— Text passage —
* Begin *

Mexico City: Aerosol Artists, Aztecs and Magic on the Street

Every city has its own particular energy; it’s own articulated rhythm, its own unique chaos.

Mexico City’s is full of flourish and aspiration and fascination for the international new, while firmly rooted in respect for the past. When it comes to Street Art, murals, graffiti and discordant sub-cultural art movements that can disrupt the norm, this city shows the capacity to absorb and adapt and to continue moving forward, providing meaningful insights into the true nature of its people.

Curiot. Detail. For Lienzo Capital Project with Street Art MUJAM. (photo © Jaime Rojo)

This magic city of more than 20 million is often referred to as a gateway to Latin America: economically, socially, and politically. With high tech industry, banks, multi-national companies, a university system that serves 300,000 students, 150 museums, three UNESCO World Heritage sites… you can see why. With heavy traffic despite a subway system and many forms of public transportation, it can take hours for you to cross Mexico City (Distrito Federal (D.F)) and you can be assured that you’ll probably never see all 16 boroughs.

El Mac. Detail. All City Canvas 2012. (photo © Jaime Rojo)

As Street Art and its associated movements move through Central and South America, invariably D.F. appears as an important tierra cultural to traverse. From an active graffiti scene and occasional mural festivals to a growing gallery representation and increasing museum interest, urban artists are capturing the attention of the Americas, making heads spin in public space. With Mexico City capturing nearly all the aspects at once, today we take a look at the city and give you only a few examples of the art in the streets here.

El Mac. All City Canvas 2012. (photo © Jaime Rojo)

The September 19th earthquake of 2017 shook Mexico City exactly 32 years after 10,000 lost their lives in a larger one, the largest. With broken sidewalks and taped off buildings still as physical evidence, you can hear in the voices the trauma that rocked tall buildings back and forth like huge ships on the sea. In addition to these more physical shocks, the city has been rocked in recent years by a rising evidence of frightening power shifts relating to drug traffickers, accusations of institutional corruption, and a sharply rising economic inequality that is transforming developing/developed societies across the globe.

Built upon the ruins of the Aztec city called Tenochtitlán, which was one of the worlds largest in the 15th century, Mexico City appears persistently ebullient when banding together against adversity. Determined to excel beyond the horrors of conquest by the Spanish that decimated an entire indigenous culture, still the ruins rise above the ground and this multi-hued global city rumbles forward with determination.

Unidentified Artist (photo © Jaime Rojo)

Sleek high rises and brightly patterned folkloric art and aerosol sprayed graffiti tags next to massive murals all blend and swirl like the jarabe Tapatío hat dance from block to block – a decisive commixture of the “brand new” with a heritage of indigenous/invader cultures that ruled here hundreds of years before. Today it’s a hybrid of purposeful optimism and wizened survival instincts that pushes the city forward, despite the shocks endured.

SEGO. All City Canvas 2012. (photo © Jaime Rojo)

* End *

— Work instructions —
#1 Which artists are named in the photo captions of the Mexico City street art text? List each one once.
#2 Can you copy the entries word for word, from the line with "Is (132,177) nearer" to the line with "the point at 271,33 →"?

— Exercise materials —
* Begin *

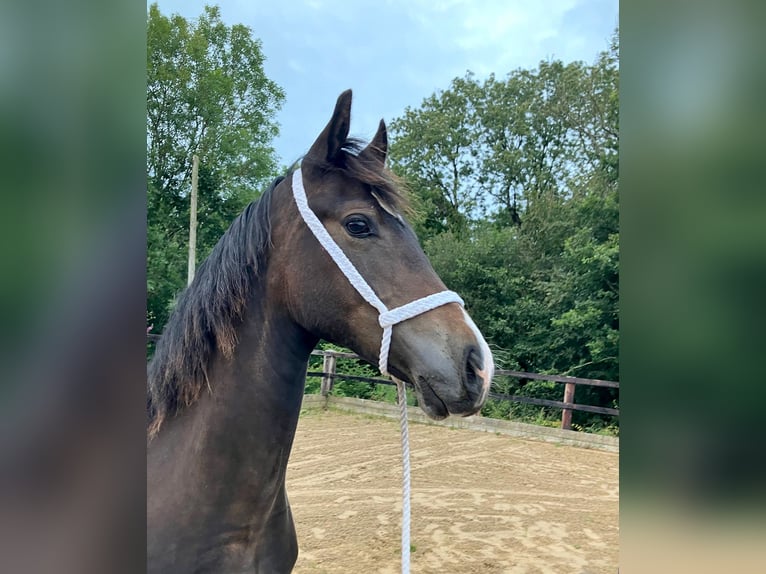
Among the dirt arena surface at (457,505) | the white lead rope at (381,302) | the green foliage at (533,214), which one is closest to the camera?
the white lead rope at (381,302)

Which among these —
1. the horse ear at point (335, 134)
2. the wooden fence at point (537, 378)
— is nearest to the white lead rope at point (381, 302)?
the horse ear at point (335, 134)

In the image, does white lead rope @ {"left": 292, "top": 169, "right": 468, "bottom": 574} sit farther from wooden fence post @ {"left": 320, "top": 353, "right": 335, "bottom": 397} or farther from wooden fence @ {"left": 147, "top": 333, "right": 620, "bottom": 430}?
wooden fence post @ {"left": 320, "top": 353, "right": 335, "bottom": 397}

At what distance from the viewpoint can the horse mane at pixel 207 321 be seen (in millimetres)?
1339

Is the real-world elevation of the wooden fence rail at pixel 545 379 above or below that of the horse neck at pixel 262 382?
below

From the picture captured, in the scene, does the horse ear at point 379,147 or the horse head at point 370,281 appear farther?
the horse ear at point 379,147

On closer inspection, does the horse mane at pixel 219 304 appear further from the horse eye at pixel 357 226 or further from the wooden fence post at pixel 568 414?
the wooden fence post at pixel 568 414

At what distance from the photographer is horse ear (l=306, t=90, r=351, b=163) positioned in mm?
1338

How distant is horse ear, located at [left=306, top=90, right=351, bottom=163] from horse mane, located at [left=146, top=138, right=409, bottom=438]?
0.8 inches

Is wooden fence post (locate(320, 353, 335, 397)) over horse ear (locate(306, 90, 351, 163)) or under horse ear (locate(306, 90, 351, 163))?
under

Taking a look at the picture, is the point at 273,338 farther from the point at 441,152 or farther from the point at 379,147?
the point at 441,152

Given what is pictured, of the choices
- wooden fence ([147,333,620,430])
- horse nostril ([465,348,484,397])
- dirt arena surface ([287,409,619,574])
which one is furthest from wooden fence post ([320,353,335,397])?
horse nostril ([465,348,484,397])
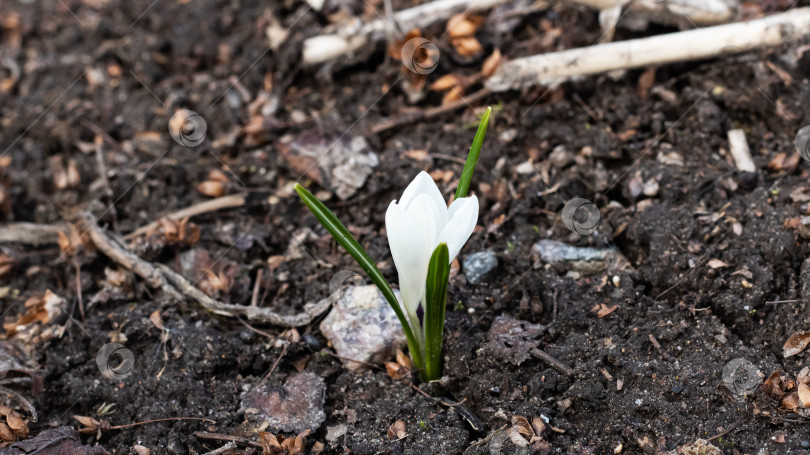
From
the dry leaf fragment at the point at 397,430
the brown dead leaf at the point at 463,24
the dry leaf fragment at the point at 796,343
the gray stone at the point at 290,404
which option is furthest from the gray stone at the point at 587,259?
the brown dead leaf at the point at 463,24

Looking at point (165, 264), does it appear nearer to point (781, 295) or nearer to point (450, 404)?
point (450, 404)

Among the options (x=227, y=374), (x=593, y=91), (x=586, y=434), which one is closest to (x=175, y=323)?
(x=227, y=374)

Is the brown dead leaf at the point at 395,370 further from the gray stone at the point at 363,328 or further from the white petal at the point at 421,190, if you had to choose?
the white petal at the point at 421,190

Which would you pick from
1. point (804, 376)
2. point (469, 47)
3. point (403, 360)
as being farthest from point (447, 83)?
point (804, 376)

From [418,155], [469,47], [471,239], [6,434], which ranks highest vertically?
[6,434]

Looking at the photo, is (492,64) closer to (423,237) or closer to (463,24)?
(463,24)

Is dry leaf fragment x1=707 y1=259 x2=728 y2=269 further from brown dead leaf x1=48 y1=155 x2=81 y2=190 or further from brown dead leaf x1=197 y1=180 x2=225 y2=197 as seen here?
brown dead leaf x1=48 y1=155 x2=81 y2=190
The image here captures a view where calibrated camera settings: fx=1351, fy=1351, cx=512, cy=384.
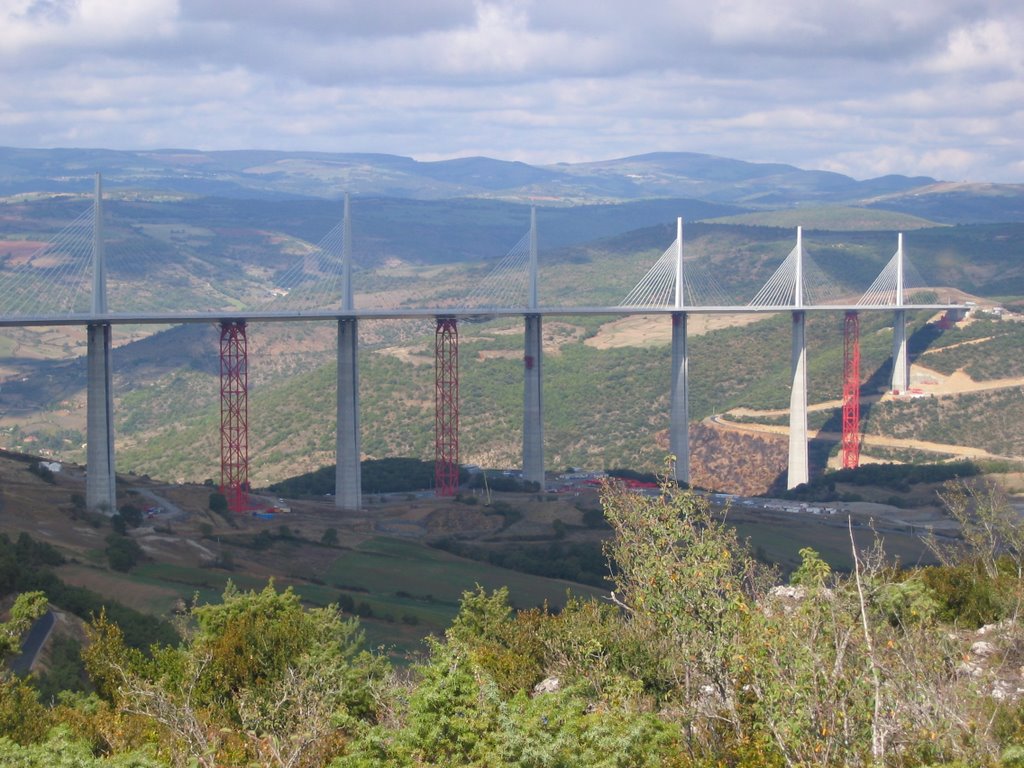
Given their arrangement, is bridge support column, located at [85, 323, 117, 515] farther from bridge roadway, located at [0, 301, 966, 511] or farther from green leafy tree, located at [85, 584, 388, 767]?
green leafy tree, located at [85, 584, 388, 767]

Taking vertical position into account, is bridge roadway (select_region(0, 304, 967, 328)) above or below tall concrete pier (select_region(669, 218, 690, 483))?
above

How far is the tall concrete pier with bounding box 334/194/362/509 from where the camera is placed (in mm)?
67000

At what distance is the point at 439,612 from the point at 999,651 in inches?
1090

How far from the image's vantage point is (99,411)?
57.8 m

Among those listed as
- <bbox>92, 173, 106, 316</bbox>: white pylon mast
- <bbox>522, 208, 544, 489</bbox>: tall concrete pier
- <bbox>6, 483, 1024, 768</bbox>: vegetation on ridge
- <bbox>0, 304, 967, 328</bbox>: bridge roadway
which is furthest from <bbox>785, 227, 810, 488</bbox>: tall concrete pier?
<bbox>6, 483, 1024, 768</bbox>: vegetation on ridge

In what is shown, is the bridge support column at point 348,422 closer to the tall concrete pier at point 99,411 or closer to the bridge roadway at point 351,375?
the bridge roadway at point 351,375

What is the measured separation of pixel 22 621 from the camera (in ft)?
→ 82.2

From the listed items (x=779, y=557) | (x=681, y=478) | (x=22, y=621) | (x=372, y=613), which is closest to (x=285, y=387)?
(x=681, y=478)

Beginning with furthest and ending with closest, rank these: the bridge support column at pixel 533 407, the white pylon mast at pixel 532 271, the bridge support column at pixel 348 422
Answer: the white pylon mast at pixel 532 271 < the bridge support column at pixel 533 407 < the bridge support column at pixel 348 422

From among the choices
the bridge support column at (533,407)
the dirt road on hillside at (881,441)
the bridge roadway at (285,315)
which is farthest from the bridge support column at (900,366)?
the bridge support column at (533,407)

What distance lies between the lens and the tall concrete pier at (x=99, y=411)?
57500 millimetres

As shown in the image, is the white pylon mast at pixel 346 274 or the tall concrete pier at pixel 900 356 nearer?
the white pylon mast at pixel 346 274

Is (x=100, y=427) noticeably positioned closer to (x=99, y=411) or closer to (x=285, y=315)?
(x=99, y=411)

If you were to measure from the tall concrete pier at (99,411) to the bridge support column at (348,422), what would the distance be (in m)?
12.4
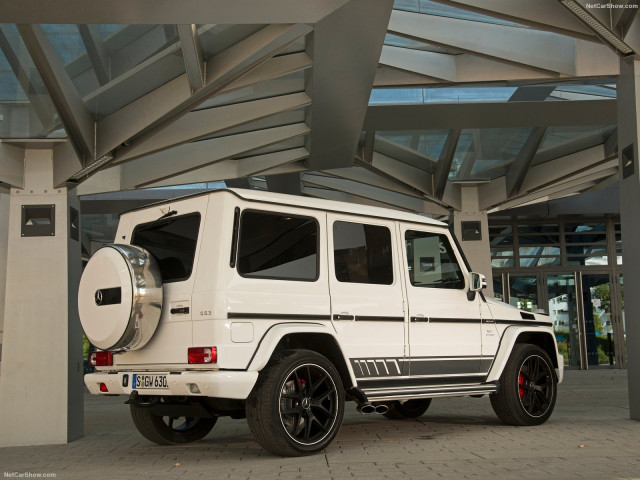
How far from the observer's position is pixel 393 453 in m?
6.54

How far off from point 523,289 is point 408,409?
12.0 meters

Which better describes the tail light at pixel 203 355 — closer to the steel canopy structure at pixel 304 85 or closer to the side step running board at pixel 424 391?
the side step running board at pixel 424 391

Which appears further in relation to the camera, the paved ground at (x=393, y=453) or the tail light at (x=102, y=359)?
the tail light at (x=102, y=359)

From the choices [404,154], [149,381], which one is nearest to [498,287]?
[404,154]

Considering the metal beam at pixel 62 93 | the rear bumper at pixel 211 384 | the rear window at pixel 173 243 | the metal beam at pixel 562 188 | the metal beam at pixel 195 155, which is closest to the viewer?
the rear bumper at pixel 211 384

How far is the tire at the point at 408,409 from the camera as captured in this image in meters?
9.65

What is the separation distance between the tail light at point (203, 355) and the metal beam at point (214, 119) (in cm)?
444

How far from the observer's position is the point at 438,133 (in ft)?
42.3

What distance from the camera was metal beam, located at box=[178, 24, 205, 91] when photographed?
7.36 metres

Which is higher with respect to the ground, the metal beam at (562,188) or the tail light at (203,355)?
the metal beam at (562,188)

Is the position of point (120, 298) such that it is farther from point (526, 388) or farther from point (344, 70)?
point (526, 388)

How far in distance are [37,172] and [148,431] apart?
3.78 meters

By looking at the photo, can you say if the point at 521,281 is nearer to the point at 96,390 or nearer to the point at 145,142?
the point at 145,142

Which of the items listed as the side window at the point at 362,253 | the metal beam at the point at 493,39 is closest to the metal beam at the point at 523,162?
the metal beam at the point at 493,39
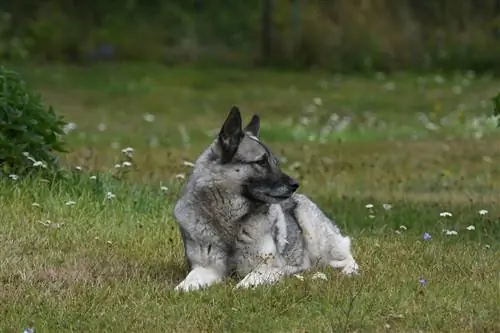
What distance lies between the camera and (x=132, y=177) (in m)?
13.1

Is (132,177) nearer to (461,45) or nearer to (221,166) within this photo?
(221,166)

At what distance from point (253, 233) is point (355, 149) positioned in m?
8.50

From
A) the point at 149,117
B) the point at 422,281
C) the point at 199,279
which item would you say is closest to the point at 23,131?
the point at 199,279

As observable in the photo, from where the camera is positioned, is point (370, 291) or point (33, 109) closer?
point (370, 291)

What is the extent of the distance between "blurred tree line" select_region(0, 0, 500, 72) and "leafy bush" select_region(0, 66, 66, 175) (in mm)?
15811

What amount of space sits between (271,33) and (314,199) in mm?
14425

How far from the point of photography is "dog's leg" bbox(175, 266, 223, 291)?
7.42m

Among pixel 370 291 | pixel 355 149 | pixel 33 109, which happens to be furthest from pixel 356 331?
pixel 355 149

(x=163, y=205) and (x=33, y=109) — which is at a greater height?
(x=33, y=109)

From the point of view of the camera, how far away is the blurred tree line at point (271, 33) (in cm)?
2603

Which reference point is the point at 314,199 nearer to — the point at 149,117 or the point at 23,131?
the point at 23,131

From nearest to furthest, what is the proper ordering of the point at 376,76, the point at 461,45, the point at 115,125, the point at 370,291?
the point at 370,291 < the point at 115,125 < the point at 376,76 < the point at 461,45

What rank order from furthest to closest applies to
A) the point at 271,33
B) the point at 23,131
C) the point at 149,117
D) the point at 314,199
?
the point at 271,33 → the point at 149,117 → the point at 314,199 → the point at 23,131

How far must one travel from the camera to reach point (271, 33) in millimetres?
26156
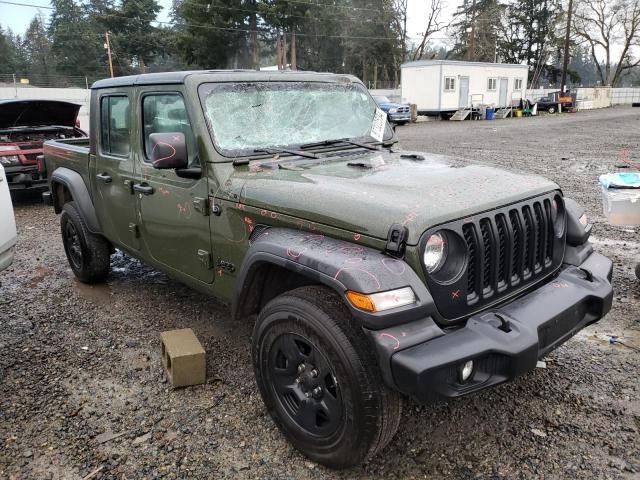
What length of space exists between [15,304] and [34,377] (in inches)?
61.3

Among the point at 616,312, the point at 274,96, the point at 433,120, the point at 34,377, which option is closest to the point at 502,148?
the point at 616,312

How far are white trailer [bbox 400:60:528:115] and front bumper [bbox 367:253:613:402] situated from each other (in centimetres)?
2881

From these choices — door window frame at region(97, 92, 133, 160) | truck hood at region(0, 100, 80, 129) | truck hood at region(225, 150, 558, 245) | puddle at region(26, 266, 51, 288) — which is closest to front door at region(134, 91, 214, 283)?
door window frame at region(97, 92, 133, 160)

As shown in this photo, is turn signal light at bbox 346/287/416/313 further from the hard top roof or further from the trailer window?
the trailer window

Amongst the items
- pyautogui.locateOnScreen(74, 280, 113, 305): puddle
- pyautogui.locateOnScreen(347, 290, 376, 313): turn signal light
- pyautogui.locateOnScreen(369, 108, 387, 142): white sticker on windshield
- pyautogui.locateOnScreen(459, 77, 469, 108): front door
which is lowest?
pyautogui.locateOnScreen(74, 280, 113, 305): puddle

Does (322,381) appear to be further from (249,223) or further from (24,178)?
(24,178)

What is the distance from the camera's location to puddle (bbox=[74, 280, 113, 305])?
16.1 feet

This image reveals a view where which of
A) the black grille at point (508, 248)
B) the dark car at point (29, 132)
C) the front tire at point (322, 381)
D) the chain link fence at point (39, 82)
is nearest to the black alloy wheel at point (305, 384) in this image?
the front tire at point (322, 381)

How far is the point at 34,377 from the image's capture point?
358 cm

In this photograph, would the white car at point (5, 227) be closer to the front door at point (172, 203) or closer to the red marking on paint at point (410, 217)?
the front door at point (172, 203)

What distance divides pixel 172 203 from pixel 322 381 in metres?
1.68

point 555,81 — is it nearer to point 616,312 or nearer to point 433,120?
point 433,120

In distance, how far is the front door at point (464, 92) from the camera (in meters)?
30.9

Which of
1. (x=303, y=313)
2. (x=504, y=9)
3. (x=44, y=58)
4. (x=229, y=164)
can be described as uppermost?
(x=504, y=9)
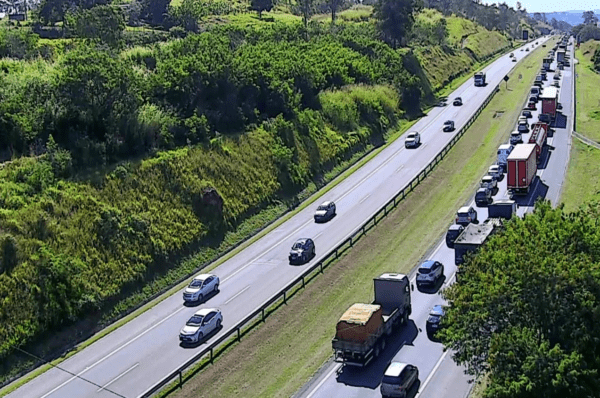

* End *

— Full solutions —
#1 Curiot, El Mac, SEGO

#2
Is (132,177) nearer to (461,45) or nearer to (221,166) within this photo?
(221,166)

At what distance from point (253, 233) is point (355, 149) positioned in m?
8.50

From
A) the point at 149,117
B) the point at 422,281
C) the point at 199,279
which item would you say is closest to the point at 23,131?
the point at 199,279

As observable in the photo, from where the camera is positioned, is point (370, 291) or point (33, 109) closer?
point (370, 291)

What is the extent of the distance between "blurred tree line" select_region(0, 0, 500, 72) and "leafy bush" select_region(0, 66, 66, 175) (in mm)?
15811

What amount of space sits between (271,33) and (314,199) in mm?
14425

How far from the point of photography is "dog's leg" bbox(175, 266, 223, 291)?
7.42m

Among pixel 370 291 | pixel 355 149 | pixel 33 109, which happens to be furthest from pixel 356 331?
pixel 355 149

(x=163, y=205) and (x=33, y=109) — which is at a greater height?
(x=33, y=109)

From the point of view of the camera, how far away is the blurred tree line at point (271, 33) (in cm)?
2603

Which reference point is the point at 314,199 nearer to — the point at 149,117 or the point at 23,131?
the point at 23,131

From nearest to furthest, what is the proper ordering of the point at 376,76, the point at 461,45, the point at 115,125, the point at 370,291?
the point at 370,291 < the point at 115,125 < the point at 376,76 < the point at 461,45

What rank order from furthest to closest applies to
A) the point at 271,33
B) the point at 23,131
C) the point at 149,117
D) the point at 314,199
?
the point at 271,33 → the point at 149,117 → the point at 314,199 → the point at 23,131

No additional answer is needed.